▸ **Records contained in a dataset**
-=-=-=-=-
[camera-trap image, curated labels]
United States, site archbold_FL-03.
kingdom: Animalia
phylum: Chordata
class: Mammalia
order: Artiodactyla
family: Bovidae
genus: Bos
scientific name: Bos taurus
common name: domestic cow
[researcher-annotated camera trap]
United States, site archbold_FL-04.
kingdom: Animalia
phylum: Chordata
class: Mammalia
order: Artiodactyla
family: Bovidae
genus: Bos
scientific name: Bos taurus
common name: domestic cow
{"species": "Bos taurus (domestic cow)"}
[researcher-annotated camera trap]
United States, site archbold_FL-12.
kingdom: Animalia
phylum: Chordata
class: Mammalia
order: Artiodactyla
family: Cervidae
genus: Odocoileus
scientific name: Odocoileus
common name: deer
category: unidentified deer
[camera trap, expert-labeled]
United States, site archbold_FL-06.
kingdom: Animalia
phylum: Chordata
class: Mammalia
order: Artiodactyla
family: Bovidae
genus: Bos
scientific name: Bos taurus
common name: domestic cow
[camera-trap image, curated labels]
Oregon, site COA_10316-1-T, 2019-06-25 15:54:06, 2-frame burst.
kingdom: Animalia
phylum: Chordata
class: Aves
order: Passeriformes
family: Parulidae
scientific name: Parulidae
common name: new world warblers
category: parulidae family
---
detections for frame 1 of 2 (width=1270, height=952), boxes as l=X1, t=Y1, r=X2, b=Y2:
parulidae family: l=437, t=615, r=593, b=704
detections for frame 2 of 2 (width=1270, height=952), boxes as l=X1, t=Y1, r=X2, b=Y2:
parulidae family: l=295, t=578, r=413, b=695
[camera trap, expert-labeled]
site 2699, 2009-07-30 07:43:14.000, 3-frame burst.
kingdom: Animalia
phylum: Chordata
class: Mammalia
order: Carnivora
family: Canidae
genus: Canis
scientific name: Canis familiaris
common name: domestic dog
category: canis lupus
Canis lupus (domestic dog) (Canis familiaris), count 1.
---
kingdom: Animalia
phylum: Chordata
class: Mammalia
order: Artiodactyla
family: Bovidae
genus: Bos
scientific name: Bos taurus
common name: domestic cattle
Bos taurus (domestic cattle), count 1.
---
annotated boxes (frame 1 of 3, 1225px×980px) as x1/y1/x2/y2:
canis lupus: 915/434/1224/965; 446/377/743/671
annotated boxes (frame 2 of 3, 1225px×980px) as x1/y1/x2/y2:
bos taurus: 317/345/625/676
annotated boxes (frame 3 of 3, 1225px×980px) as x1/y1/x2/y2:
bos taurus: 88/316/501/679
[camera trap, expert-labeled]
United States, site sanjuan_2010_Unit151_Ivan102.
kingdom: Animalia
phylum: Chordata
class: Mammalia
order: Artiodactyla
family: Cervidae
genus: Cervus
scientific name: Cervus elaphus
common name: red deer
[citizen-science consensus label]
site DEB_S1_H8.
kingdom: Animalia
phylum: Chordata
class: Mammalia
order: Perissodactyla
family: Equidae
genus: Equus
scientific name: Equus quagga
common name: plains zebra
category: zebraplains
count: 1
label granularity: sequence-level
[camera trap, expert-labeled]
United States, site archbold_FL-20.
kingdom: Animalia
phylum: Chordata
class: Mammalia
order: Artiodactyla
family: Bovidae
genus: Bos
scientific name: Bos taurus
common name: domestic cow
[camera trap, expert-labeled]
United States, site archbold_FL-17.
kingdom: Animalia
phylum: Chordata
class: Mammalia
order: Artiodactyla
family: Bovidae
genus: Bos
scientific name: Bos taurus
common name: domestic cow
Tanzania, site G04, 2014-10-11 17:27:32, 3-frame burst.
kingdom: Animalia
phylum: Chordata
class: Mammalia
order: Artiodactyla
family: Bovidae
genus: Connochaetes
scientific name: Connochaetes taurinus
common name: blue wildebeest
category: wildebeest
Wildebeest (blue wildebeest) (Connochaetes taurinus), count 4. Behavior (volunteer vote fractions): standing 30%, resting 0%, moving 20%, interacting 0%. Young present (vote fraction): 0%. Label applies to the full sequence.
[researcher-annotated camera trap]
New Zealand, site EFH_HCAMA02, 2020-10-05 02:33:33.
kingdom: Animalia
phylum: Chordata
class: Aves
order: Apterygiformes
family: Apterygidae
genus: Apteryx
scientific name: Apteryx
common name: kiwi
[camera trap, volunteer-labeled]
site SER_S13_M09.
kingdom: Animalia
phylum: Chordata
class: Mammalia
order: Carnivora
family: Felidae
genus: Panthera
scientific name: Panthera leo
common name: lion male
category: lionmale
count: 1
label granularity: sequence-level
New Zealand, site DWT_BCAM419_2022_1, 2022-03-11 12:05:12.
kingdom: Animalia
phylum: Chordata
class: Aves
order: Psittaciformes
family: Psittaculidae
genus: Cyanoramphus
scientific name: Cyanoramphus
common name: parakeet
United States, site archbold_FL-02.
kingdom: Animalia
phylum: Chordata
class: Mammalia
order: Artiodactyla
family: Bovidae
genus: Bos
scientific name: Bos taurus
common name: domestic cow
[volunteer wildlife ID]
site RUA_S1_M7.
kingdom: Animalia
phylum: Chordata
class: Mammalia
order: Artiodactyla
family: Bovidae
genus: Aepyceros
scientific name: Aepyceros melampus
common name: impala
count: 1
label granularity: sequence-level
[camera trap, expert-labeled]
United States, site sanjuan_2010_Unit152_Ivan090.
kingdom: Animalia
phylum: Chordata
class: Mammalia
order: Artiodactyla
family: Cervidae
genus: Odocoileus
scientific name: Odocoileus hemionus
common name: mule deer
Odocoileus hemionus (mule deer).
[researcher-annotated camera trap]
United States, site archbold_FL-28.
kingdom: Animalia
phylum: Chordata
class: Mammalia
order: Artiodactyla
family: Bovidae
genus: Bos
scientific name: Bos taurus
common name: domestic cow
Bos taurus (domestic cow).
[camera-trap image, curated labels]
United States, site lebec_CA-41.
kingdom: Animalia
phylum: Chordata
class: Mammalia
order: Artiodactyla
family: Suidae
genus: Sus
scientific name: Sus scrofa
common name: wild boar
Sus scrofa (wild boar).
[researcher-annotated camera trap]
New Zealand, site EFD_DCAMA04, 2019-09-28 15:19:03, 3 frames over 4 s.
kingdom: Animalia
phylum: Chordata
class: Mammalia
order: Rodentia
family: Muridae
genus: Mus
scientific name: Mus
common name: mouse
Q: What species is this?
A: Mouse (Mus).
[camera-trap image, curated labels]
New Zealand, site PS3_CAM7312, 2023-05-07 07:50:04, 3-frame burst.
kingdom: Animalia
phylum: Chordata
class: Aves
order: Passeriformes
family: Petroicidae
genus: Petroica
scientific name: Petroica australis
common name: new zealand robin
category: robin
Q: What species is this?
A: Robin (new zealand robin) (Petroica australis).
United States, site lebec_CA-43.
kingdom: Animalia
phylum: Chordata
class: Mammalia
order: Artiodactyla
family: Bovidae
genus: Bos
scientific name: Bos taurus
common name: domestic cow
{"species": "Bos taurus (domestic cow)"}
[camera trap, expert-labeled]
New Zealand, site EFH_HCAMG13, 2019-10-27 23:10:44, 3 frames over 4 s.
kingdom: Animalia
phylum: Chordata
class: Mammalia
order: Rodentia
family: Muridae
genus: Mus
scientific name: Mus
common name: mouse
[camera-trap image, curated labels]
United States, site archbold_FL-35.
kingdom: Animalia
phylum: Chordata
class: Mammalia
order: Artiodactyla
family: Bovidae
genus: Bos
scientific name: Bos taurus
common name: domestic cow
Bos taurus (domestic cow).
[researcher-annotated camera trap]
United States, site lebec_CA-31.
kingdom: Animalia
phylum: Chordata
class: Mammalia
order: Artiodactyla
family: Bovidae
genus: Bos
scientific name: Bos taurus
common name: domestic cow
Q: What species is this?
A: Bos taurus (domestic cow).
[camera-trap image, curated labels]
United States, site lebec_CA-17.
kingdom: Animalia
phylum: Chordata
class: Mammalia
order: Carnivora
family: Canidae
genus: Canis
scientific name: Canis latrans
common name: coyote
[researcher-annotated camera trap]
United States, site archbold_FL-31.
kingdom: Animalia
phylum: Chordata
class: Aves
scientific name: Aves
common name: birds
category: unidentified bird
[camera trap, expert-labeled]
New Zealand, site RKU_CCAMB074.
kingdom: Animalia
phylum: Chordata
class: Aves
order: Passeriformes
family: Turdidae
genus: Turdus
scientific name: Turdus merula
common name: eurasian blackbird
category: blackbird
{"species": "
-=-=-=-=-
▸ **WHAT TO PRODUCE**
Taking the records above as input, show every line in which the word "burst" is present.

▸ **ANSWER SECTION**
Oregon, site COA_10316-1-T, 2019-06-25 15:54:06, 2-frame burst.
site 2699, 2009-07-30 07:43:14.000, 3-frame burst.
Tanzania, site G04, 2014-10-11 17:27:32, 3-frame burst.
New Zealand, site PS3_CAM7312, 2023-05-07 07:50:04, 3-frame burst.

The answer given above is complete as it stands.